I've covered surveillance technology since my journalism days, and geofence warrants represent something qualitatively new. It's not just that the scale is different—though it is, massively. It's that the logic is different. Instead of "we suspect this person, give us their records," it's "something happened here, give us everyone's records."
The Supreme Court case centers on whether this violates the Fourth Amendment's prohibition on unreasonable searches. The Court has previously ruled that police need a warrant to access historical cell phone location data for a specific person. But geofence warrants don't target a specific person—they target everyone in a location.
Google has disclosed that it receives thousands of geofence warrants annually. The company has pushed back on some, but generally complies. Other tech companies with location data—Apple, Microsoft, Uber—could face similar demands if the Court allows the practice.
What makes this particularly thorny is that the technology enables surveillance that was literally impossible when the Fourth Amendment was written. The Framers couldn't have imagined a world where everyone carries a device that logs their precise location every few seconds, and that data is stored indefinitely by corporations who can be compelled to hand it over.

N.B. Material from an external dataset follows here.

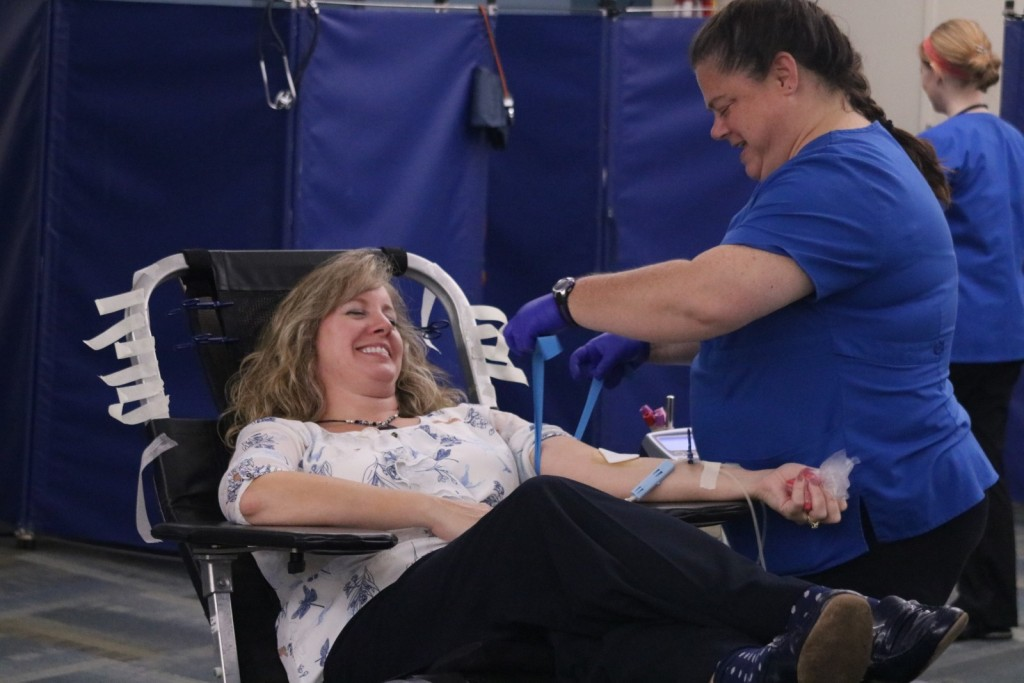 GRCC Police Chief, Rebecca Whitman, donates blood at the Michigan Blood Drive.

The Court has tried to adapt Fourth Amendment doctrine to new technology through principles like "reasonable expectation of privacy." But what's reasonable in 2026? Most people know their phones track location. But do they expect that data could be bulk-requested by police to investigate crimes they had nothing to do with?
Defense attorneys have started challenging convictions based on geofence evidence, arguing it's a digital dragnet that catches innocent people along with suspects. In several cases, people were investigated solely because their phone was in the wrong place at the wrong time—sometimes because they lived near a crime scene or drove past it regularly.
The oral arguments revealed the Court's discomfort with the technology. Several justices asked pointed questions about whether geofence warrants are more like legitimate area searches (searching a building where a crime occurred) or unconstitutional general warrants (the colonial-era practice of searching everyone the crown deemed suspicious).
If the Court rules against geofence warrants, law enforcement loses a tool they've come to rely on. But they'd still have traditional investigative methods—witnesses, surveillance footage, targeted warrants for specific suspects. If the Court allows geofence warrants, privacy advocates warn it opens the door to even more expansive surveillance as technology improves.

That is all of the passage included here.